Seeing, Hearing, Tasting the Art|Seeing, Hearing, Tasting the Art

A group show at James Cohan Gallery hits the senses with an unusually warm burst

Winter holiday exhibitions are the flip side of the summer group show.

A saunter around Chelsea at this time of year can give you a good idea about the depth of a gallery’s holdings.

With “Realm of the Senses,” James Cohan Gallery hangs just such an exhibition of very divergent work. All the works presented refer to or incorporate one of the five senses. This very warm premise is very much at odds with the current ascendance of cool, photo-based imagery now out in front and lends the show a bit of a time capsule feeling.

A few highlights follow.

Since the passing of Felix Gonzalez-Torres, New York audiences have unfortunately not seen much of his work. Gonzalez-Torres’ estate representative, the Andrea Rosen Gallery, has pushed him internationally to the point of near invisibility here in the city.

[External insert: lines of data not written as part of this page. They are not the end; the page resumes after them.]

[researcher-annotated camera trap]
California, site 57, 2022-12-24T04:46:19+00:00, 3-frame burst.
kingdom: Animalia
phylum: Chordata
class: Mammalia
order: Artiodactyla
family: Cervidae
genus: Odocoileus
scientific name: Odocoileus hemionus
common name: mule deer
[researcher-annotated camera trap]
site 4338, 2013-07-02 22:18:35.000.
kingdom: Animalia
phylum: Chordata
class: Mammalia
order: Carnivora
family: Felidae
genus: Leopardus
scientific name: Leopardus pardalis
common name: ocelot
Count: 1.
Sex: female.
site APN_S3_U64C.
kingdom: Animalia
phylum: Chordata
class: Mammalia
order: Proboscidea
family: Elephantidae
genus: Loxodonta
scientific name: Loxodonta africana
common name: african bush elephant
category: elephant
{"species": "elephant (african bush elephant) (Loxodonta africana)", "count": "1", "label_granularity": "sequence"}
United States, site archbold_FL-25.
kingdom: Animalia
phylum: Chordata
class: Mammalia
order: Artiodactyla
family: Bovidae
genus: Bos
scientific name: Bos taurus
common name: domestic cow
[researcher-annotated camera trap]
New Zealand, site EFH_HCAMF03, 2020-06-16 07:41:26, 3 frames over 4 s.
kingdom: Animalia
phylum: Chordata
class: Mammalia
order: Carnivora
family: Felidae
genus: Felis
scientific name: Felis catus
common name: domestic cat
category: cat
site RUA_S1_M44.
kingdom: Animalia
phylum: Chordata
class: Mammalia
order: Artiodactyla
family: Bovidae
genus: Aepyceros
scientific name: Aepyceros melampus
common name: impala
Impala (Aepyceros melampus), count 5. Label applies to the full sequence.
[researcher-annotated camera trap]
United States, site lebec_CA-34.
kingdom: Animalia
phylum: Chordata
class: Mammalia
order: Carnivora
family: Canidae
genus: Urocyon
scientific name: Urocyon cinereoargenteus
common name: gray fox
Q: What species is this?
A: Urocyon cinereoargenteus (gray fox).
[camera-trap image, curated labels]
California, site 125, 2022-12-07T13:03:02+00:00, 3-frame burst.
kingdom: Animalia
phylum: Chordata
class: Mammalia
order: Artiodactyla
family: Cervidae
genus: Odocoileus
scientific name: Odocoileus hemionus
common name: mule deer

So, it was a delight to encounter his 50 pounds of green mints presented as a minimalist green shag rug. Gonzalez-Torres made highly conceptual objects that are wonderfully physical. The never-ending supply of candy manifests the generosity of art objects and engages myriad questions about the permanence and presentation of artwork.

Also, be sure to catch his “Perfect Lovers” at the MoMA reinstallation.

Patty Chang’s Asian schoolgirl, with live eels slithering around under her buttoned-up blouse, and “Oasis,” Ene-Liis Semper’s documentary of a young woman’s mouth being turned into a planter, are neither MTV clones nor aborted films, but connect across the video technology gap to real visceral experiences that sparkle with life and mysterious sexuality.

“210 West 14th Street,” an audio work by Christian Marclay, is witness to domestic violence from behind closed doors. The simple poetics of an early Bill Viola video installation, that incorporates steeping herbs, make me wonder where he took the wrong turn into the baroque pretensions of his current work at the Whitney.

In conjunction with the East Village show at the New Museum in Exile on West 22nd Street, “Realm of the Senses” is a messy, fun, disturbing and human show to experience.